Fuente: Journal of applied polymer Lugar: RESEARCH ARTICLE An amphiphilic mPEG-P4HB copolymer was developed using IPDI coupling and formulated into 80 nm nanoparticles via the nanoprecipitation method. The system achieved a high curcumin loading of 64.6%, significantly enhancing its aqueous solubility and alkali stability, which led to superior cellular uptake and cytotoxicity. These results position mPEG-P4HB as a promising carrier for hydrophobic therapeutics.

ABSTRACT
Polyhydroxyalkanoate (PHA) is a promising class of aliphatic biopolyester due to its biocompatibility and biodegradable nature. As the only PHA-based material approved by the Food and Drug Administration (FDA) for biomedical applications, poly-4-hydroxy-butyrate (P4HB) is especially suitable for medical applications due to its extremely high elasticity and less acidic degradation products. The PEG modification is a widely used strategy in drug delivery to reduce the immunogenicity as well as prolong the blood retention time. Here, we synthesized the amphiphilic copolymer mPEG-P4HB via isophorone diisocyanate (IPDI), which was then formulated into nanoparticles (NPs) by the nanoprecipitation method. Curcumin (Cur)-loaded NPs were used to assess its application as a drug carrier for the hydrophobic anticancer agents. The NPs exhibited a high encapsulation efficiency for Cur (64.6%) and showed a relatively much smaller particle size (80 nm) than most of the reported P4HB-based NPs.
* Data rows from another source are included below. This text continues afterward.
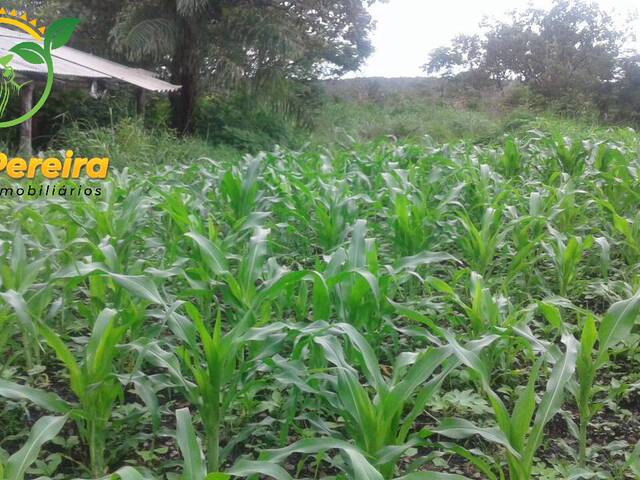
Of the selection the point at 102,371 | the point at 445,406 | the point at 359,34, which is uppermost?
the point at 359,34

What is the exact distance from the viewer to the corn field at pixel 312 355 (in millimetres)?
1443

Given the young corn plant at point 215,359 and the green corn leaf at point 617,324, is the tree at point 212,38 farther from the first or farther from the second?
the green corn leaf at point 617,324

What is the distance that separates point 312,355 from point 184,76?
10.2 metres


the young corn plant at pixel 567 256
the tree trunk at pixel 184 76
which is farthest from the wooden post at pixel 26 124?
the young corn plant at pixel 567 256

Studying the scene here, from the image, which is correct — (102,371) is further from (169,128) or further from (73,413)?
(169,128)

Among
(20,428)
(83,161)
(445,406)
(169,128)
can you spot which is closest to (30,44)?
(83,161)

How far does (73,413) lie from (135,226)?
1.37 metres

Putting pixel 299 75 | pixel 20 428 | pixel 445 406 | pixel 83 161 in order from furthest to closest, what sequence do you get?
1. pixel 299 75
2. pixel 83 161
3. pixel 445 406
4. pixel 20 428

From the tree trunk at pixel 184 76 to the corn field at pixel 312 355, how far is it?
8086 mm

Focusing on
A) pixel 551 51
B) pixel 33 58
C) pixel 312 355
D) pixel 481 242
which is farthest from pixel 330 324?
pixel 551 51

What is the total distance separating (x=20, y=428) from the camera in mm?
1850

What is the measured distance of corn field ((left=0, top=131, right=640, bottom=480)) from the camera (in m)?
1.44

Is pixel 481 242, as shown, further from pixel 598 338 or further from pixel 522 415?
pixel 522 415

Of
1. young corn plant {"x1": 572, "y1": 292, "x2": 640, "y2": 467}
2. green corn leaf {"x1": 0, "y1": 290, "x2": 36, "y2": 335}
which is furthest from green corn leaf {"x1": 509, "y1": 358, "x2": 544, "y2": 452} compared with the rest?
green corn leaf {"x1": 0, "y1": 290, "x2": 36, "y2": 335}
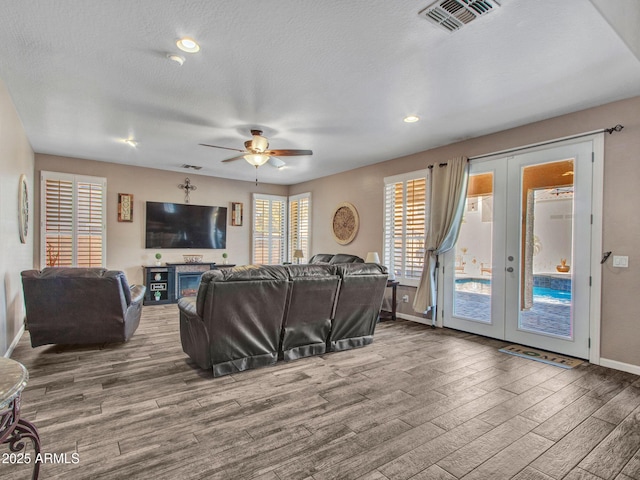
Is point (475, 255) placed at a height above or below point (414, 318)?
above

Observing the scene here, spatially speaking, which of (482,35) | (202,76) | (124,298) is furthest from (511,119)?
(124,298)

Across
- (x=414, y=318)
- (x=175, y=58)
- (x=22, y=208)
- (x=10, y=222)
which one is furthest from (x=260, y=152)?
(x=414, y=318)

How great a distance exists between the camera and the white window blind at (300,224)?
28.0 ft

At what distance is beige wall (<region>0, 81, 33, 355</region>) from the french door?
546 cm

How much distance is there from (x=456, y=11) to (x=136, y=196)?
6.75 m

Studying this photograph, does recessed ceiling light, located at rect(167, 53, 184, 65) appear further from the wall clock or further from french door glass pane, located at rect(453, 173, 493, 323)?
french door glass pane, located at rect(453, 173, 493, 323)

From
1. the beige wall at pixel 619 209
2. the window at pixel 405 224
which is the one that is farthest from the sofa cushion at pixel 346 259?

It was found that after encapsulating with mPEG-P4HB, the water solubility and alkali stability of Cur were significantly improved. Besides, it showed a sustained Cur release pattern, superior hemocompatibility, more potent cytostatic effect, and enhanced cellular uptake capability than that of free Cur. Overall, mPEG-P4HB-based NPs offer significant potential for the sustained delivery of the hydrophobic antineoplastic drugs.